TASK GOAL: Nothing except the pictures should be left out when you reproduce the listing exactly.

GIVEN DATA:
----

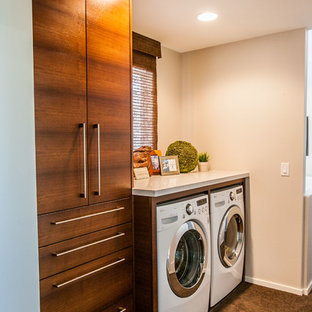 Design ideas for a small contemporary single-wall dedicated laundry room in Salt Lake City with flat-panel cabinets, dark wood cabinets, quartz benchtops, beige walls, a side-by-side washer and dryer and carpet.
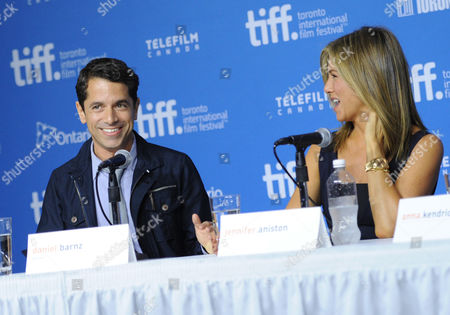 """Daniel Barnz, left, and Jennifer Aniston attend the press conference for """"Cake"""" on day 6 of the Toronto International Film Festival at the TIFF Bell Lightbox, in Toronto"""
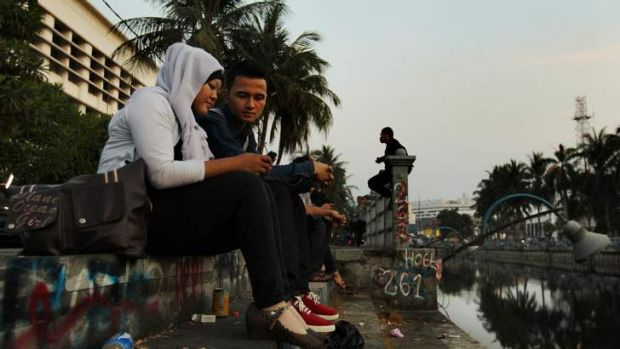 A couple sit at a canal in Jakarta's old quarter, where historic buildings await renovation.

----

RESPONSE TO THIS TASK:
 Design ideas for a small contemporary single-wall dedicated laundry room in Salt Lake City with flat-panel cabinets, dark wood cabinets, quartz benchtops, beige walls, a side-by-side washer and dryer and carpet.
 """Daniel Barnz, left, and Jennifer Aniston attend the press conference for """"Cake"""" on day 6 of the Toronto International Film Festival at the TIFF Bell Lightbox, in Toronto"""
 A couple sit at a canal in Jakarta's old quarter, where historic buildings await renovation.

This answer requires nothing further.